**ENTRIES PROVIDED**
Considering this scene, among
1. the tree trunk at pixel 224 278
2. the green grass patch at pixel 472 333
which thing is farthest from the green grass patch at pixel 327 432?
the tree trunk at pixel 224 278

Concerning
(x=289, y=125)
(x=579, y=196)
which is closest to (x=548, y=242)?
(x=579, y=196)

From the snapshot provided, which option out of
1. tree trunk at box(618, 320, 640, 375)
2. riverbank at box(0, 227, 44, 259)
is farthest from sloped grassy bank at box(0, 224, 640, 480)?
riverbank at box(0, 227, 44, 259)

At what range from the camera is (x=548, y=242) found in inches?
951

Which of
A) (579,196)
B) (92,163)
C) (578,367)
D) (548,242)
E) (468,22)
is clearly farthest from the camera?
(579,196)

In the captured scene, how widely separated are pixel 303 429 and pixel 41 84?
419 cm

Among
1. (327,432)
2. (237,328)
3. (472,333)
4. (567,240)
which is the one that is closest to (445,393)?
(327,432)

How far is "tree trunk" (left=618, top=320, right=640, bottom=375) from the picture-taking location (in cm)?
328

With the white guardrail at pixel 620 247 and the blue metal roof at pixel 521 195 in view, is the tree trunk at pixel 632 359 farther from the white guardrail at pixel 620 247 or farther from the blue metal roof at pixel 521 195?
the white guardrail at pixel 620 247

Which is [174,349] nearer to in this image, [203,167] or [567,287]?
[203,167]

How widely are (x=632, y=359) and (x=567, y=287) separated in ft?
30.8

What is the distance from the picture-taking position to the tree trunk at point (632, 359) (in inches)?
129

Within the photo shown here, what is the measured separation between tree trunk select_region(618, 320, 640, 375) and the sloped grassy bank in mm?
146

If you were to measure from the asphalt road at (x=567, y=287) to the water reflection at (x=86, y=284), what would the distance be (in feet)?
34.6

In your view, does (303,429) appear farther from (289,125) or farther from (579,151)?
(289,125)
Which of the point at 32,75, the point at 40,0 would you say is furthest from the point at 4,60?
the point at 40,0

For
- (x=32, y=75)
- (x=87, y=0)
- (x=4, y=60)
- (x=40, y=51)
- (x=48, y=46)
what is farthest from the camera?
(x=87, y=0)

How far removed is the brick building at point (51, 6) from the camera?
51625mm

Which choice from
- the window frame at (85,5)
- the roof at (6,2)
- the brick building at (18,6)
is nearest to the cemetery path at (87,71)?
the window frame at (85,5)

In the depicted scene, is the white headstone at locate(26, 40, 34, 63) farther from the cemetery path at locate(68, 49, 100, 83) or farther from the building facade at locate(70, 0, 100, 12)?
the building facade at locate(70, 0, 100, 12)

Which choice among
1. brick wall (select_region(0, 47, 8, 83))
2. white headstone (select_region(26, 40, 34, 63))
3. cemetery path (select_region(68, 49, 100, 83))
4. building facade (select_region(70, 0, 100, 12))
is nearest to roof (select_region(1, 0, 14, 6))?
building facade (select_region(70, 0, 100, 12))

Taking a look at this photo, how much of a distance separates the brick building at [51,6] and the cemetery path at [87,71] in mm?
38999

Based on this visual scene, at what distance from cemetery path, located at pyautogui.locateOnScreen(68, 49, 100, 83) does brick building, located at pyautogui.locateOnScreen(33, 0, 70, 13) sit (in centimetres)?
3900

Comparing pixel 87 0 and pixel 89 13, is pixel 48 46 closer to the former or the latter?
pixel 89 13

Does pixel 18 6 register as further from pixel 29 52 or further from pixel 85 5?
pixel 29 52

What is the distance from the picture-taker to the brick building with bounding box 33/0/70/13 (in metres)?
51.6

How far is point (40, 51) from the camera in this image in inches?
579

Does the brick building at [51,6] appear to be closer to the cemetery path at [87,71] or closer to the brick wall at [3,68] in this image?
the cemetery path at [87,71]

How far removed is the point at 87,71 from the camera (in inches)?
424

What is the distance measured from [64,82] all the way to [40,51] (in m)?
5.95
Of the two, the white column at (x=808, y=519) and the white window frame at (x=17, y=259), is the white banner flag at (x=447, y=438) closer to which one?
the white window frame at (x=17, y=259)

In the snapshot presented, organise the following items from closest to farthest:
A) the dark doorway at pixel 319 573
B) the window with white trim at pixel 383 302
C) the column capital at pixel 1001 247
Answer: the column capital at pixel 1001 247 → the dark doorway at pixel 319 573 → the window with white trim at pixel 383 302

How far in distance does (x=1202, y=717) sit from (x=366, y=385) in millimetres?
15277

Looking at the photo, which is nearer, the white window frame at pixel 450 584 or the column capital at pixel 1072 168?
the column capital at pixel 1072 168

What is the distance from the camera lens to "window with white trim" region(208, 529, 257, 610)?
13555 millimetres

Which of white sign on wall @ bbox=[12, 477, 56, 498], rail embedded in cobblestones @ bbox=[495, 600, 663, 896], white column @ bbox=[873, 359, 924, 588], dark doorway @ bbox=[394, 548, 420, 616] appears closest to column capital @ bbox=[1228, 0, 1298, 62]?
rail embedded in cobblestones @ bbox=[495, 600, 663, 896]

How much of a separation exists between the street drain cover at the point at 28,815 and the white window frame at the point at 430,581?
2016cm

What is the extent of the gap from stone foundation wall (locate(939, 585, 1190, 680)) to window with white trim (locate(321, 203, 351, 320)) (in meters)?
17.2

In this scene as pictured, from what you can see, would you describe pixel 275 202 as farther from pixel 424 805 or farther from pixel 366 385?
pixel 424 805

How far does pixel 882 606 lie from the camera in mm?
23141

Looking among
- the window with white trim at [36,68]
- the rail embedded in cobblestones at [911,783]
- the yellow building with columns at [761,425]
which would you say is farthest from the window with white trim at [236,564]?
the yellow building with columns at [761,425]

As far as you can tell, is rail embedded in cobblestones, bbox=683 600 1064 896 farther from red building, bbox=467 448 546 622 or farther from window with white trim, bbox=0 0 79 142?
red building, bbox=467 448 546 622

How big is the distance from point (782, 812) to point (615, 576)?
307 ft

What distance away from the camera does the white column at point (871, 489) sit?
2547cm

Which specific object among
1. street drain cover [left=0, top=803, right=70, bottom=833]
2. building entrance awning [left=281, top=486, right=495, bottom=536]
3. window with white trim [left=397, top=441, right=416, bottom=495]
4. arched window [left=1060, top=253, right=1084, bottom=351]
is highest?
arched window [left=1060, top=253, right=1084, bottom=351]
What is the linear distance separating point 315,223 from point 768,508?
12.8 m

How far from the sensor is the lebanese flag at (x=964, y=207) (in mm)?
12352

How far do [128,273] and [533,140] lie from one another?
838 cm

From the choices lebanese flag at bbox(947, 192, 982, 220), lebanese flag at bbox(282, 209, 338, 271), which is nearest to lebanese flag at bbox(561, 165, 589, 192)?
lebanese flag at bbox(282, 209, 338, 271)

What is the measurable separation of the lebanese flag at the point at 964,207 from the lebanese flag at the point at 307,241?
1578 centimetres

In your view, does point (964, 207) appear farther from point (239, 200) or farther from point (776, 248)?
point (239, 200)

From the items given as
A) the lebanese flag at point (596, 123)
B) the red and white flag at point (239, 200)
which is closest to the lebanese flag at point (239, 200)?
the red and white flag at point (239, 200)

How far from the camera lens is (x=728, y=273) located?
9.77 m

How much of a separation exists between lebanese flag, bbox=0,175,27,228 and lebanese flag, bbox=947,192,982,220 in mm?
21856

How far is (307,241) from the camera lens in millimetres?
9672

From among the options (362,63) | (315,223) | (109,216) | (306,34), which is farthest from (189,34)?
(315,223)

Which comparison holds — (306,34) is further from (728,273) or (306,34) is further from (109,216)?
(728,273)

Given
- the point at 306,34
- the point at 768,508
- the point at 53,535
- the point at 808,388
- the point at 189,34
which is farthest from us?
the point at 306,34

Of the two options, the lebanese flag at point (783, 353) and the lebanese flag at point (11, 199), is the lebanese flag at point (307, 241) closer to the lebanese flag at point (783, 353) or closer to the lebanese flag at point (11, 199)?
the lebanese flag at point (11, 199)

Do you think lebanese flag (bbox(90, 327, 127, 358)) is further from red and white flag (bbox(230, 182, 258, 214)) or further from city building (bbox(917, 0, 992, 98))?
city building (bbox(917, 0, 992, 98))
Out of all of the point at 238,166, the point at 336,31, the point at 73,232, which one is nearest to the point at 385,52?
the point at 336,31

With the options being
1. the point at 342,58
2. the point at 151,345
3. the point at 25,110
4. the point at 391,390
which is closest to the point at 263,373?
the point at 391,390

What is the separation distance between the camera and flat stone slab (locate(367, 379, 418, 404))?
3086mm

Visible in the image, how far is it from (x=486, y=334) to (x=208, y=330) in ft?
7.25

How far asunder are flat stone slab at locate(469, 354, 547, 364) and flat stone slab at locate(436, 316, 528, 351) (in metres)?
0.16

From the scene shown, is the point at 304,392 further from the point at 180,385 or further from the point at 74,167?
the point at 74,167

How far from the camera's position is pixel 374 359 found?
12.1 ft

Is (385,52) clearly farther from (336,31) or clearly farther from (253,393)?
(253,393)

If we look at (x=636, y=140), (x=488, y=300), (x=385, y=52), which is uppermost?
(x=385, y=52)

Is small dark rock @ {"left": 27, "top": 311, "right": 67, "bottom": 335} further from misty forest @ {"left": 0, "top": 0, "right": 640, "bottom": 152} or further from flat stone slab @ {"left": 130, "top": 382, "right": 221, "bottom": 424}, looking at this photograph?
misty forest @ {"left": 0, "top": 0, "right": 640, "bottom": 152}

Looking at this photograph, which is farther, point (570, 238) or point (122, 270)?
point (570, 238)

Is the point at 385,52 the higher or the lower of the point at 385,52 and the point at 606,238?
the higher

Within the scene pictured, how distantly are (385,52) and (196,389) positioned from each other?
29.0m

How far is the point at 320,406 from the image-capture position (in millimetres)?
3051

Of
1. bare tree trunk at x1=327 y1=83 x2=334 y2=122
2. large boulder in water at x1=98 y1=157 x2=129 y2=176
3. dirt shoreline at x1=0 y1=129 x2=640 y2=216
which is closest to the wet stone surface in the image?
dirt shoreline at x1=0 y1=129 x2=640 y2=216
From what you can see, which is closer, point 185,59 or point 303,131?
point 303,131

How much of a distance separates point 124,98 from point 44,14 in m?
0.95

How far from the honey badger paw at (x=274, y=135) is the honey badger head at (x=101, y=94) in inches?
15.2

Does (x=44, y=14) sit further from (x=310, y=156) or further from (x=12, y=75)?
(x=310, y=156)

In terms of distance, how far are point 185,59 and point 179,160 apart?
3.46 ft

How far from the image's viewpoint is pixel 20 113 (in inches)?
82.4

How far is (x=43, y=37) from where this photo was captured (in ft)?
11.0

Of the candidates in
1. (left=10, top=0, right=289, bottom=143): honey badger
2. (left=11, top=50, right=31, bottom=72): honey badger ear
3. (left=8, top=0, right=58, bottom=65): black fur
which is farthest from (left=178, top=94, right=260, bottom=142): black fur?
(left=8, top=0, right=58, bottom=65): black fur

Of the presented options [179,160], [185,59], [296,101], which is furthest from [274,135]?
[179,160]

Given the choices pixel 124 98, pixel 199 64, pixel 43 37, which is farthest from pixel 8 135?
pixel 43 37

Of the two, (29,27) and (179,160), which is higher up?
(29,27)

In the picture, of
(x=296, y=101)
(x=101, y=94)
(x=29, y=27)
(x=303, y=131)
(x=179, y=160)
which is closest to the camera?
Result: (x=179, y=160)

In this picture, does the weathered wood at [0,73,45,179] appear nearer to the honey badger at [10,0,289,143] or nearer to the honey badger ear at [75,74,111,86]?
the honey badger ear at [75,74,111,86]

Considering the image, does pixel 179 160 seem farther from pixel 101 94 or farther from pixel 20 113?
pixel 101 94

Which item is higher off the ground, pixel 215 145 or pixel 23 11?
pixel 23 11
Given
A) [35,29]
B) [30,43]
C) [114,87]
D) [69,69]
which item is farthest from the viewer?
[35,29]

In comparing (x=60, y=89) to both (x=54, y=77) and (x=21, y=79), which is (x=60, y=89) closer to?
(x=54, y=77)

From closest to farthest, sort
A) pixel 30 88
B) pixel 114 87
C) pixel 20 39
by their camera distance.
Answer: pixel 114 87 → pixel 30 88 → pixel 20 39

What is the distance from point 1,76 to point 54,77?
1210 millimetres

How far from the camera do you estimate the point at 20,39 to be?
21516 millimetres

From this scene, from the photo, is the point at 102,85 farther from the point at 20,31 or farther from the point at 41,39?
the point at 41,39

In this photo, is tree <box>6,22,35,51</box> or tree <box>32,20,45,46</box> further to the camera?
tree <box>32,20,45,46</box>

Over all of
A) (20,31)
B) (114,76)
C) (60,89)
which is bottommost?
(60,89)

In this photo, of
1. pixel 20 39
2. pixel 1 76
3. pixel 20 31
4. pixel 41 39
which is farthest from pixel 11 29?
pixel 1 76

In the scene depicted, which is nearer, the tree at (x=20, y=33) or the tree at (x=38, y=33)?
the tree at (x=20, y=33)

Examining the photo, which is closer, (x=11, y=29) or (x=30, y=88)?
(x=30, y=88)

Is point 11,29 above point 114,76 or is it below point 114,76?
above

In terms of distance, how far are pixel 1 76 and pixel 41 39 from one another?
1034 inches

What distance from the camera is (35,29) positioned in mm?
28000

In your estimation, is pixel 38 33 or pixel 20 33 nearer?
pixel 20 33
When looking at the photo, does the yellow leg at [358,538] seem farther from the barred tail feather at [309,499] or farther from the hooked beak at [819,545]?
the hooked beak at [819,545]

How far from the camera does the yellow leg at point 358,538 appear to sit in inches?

**TASK DETAILS**
Collect each line above that contains the word "yellow" and copy those lines out in full.

**RESULT FOR THIS EXERCISE**
- the yellow building with columns at [761,425]
the yellow building with columns at [761,425]
When looking at the photo, does the yellow leg at [358,538] seem farther from the barred tail feather at [309,499] or farther from the hooked beak at [819,545]?
How far from the camera does the yellow leg at point 358,538 appear to sit in inches?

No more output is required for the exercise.